A second backward glance, forced from him because of the awful uncertainty at his back, because if it was the last thing he ever did he must look behind him as a child looks back into the awful darkness of the room, caused his face to be convulsed with smiles, sudden and sincere. He shouted madly in his joy at what he saw, dancing up and down regardless of his perilous footing, bending his knees with a recklessness almost criminal, as he uncoiled the hissing blacksnake high up in the air. Again and again the whistling, hissing length of braided rawhide curled and straightened and cracked, faster and faster until the reports almost merged. He tossed his head and laughed wildly, hysterically, and danced as only a man can dance when eased of a terrible nervous tension; the rasping of the icy, grasping fingers of Death along his back suddenly ceased, and there came to him assurance of life and vengeance. Turning again he hurled the writhing length of his whip at the yelling Apaches, snapping the rifle-like reports at their faces, cursing them in shouted words; hot, joyous, cynical, taunting words fresh from the soul of him, throbbing with his hatred; venomous, contemptuous, scathing, too heartfelt to be over-profane.

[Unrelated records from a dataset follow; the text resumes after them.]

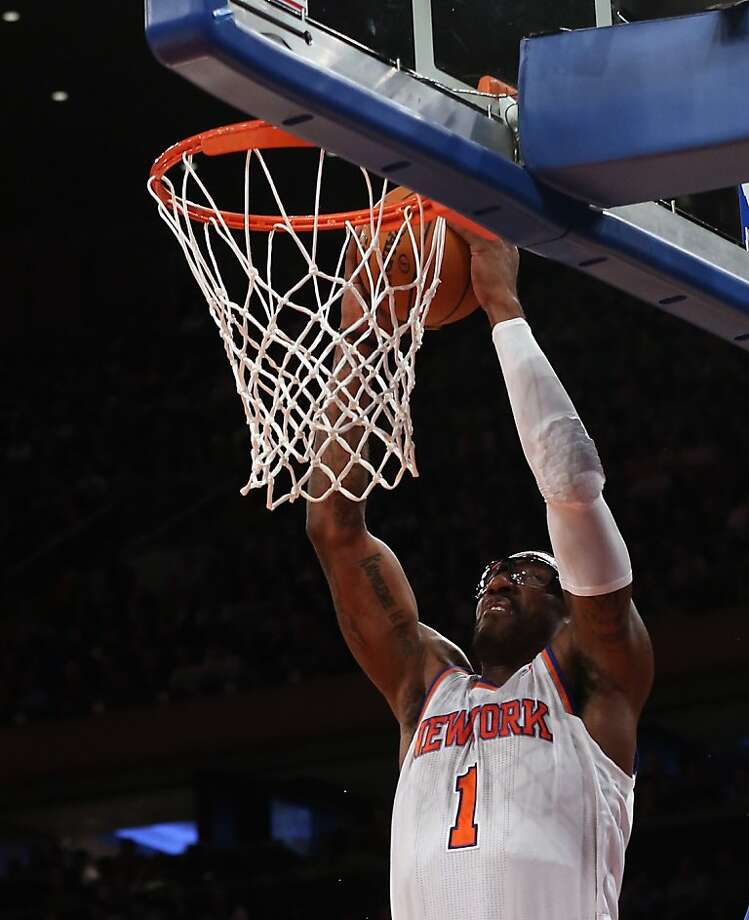NEW YORK, NY - FEBRUARY 27: Amar'e Stoudemire #1 of the New York Knicks scores two in the third quarter against the Golden State Warriors at Madison Square Garden on February 27, 2013 in New York City. NOTE TO USER: User expressly acknowledges and agrees that, by downloading and/or using this photograph, user is consenting to the terms and conditions of the Getty Images License Agreement.  The Knicks defeated the Warriors 109-105. (Photo by Bruce Bennett/Getty Images) Photo: Bruce Bennett, Getty Images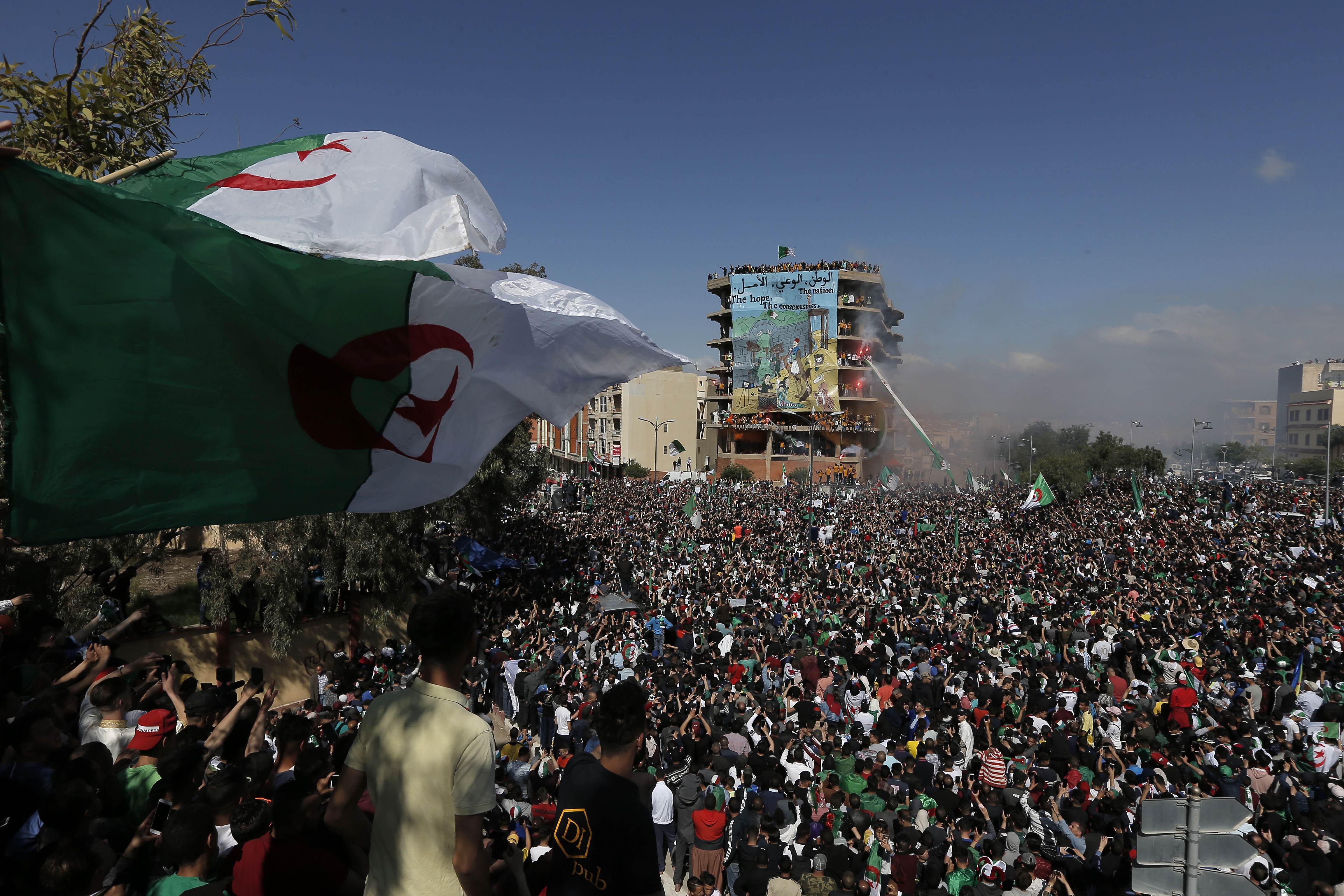 Demonstrators carry a giant Algerian flag during a protest in Bordj Bou Arreridj, east of Algiers, Friday, April 26, 2019. Algerians are massing for a 10th week of protests against their country's ruling class, calling for the ex-president's brother to be put on trial. (AP Photo/Toufik Doudou)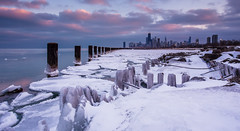 Chicago Winter (Out Of Chicago) Tags: city winter sunset chicago hancockbuilding ice beach skyline clouds canon pier frozen rocks searstower freezing lakemichigan explore pilings trumptower fullerton icebergs pinkclouds 6d chrissmith icecovered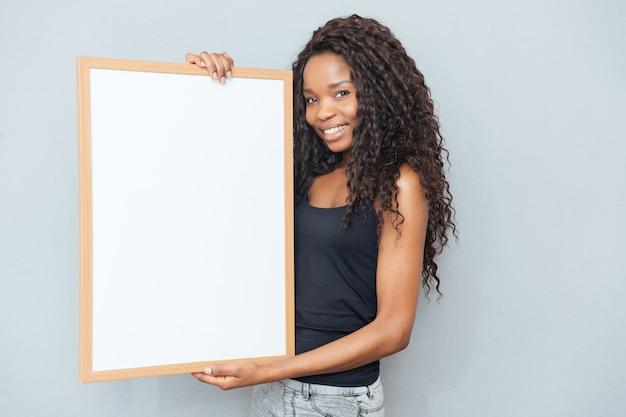 Mulher afro sorridente mostrando um quadro em branco sobre uma parede cinza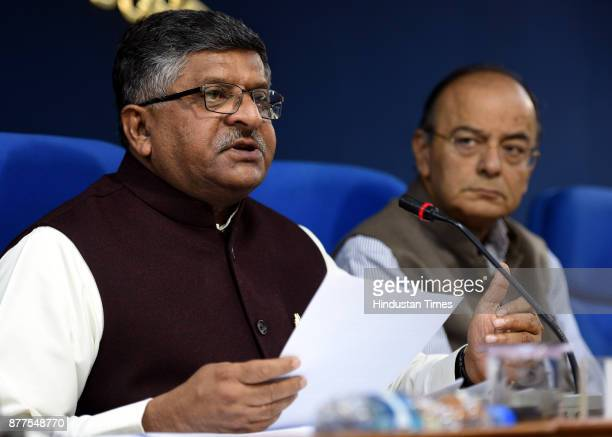 Union Finance Minister Arun Jaitley and Minister of Law and Justice Ravi Shankar Prasad address a press conference briefing after cabinet meeting at...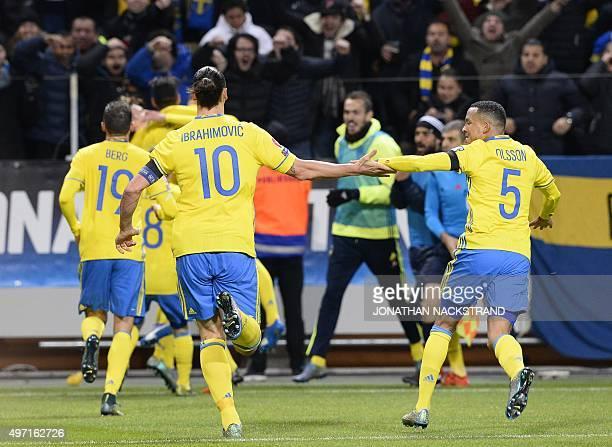 Sweden's forward and team captain Zlatan Ibrahimovic and defender Martin Olsson celebrate after their teammate midfielder Emil Forsberg scored a goal...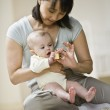 Asian mother playing with baby — Stock Photo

“Come on, d––n you! Your slide to h–l is greased now! Come on, you wolves! You cheap, blind vultures! Come on! Come on!!” he yelled, well nigh out of his senses from the reaction. “Yes, yell! Yell, d––n you!” he shouted as they replied to his taunts. “Yell! Shoot your tin guns while you can, for you’ll soon be so full of lead you’ll stop forever! Come on! Come on!”

They came. All their energies were bent toward the grotesque figure that reviled them. They could not catch his words, but their eyes flashed at what they could see. Dust arose in huge, low clouds behind them, and they gained rapidly for a time, but only for a time, for their mounts had covered many miles in the last few days and were jaded and without their usual strength because of insufficient food. But they gained enough to drop their shots on the coach, although accurate shooting at the pace they were keeping was beyond their skill.

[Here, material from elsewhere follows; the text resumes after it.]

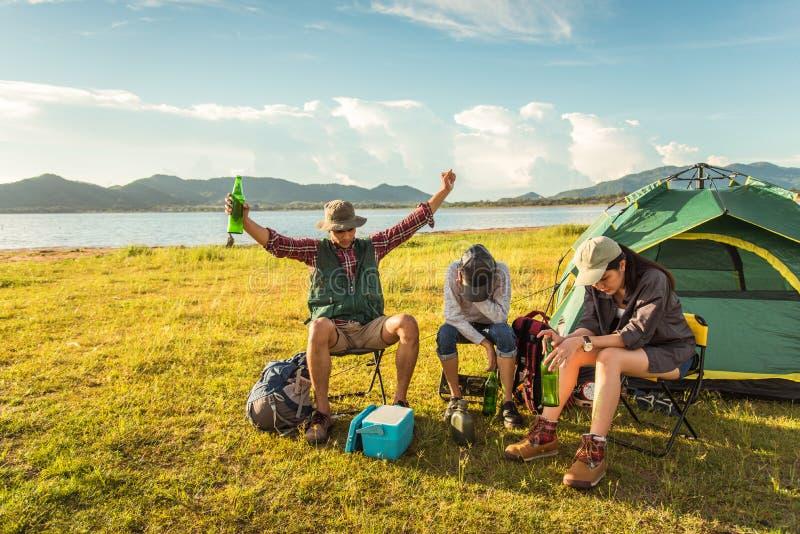 Turistas bêbados que fazem o partido ao acampar e ao piquenique no prado fotos de stock royalty free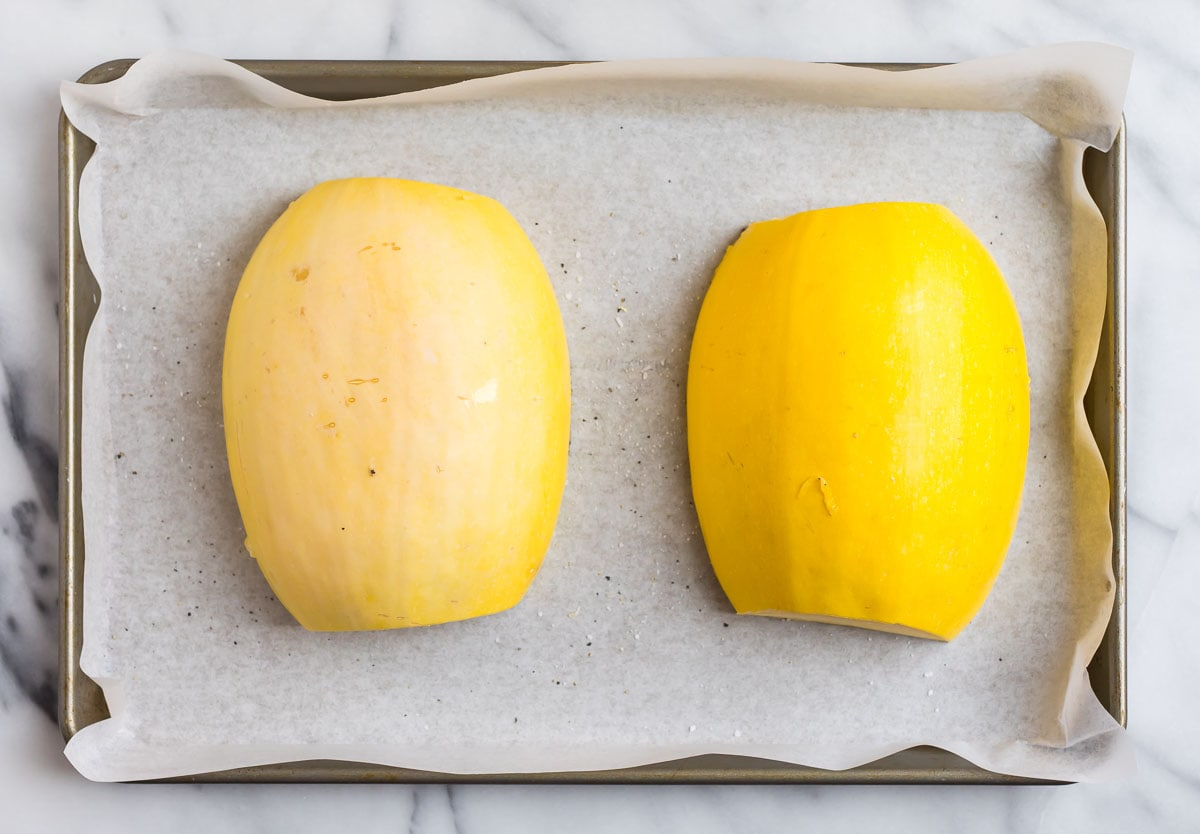 Two squash halves on a baking sheet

Puffs of dust spurted from the plain in front of the team and arose beside it, and a jagged splinter of seasoned ash whizzed past the driver’s ear. A long, gray furrow suddenly appeared in the end of the seat and holes began to show in the woodwork of the stage. One bullet, closer than the others, almost tore the reins from the driver’s hands as it hit the loose end of leather which flapped in the air. Its jerk caused him to turn again and renew his verbal cautery, tears in his eyes from the fervor of his madness.

“Hi-yi! Whoop-e-e!” he shouted at his straining, steaming sextet. “Keep it up, bronchs! Hold her for ten minutes more, boys! We’ll win! We’ll win! We’ll laugh them into h–l yet! We’ll dance on their painted faces! Keep her steady! You’re all right, every d––d one of you! Hold her steady! Whoop-e-e!”

A new factor had drawn cards, and the new factor could play his cards better than any two men under that washed-out, faded blue sky.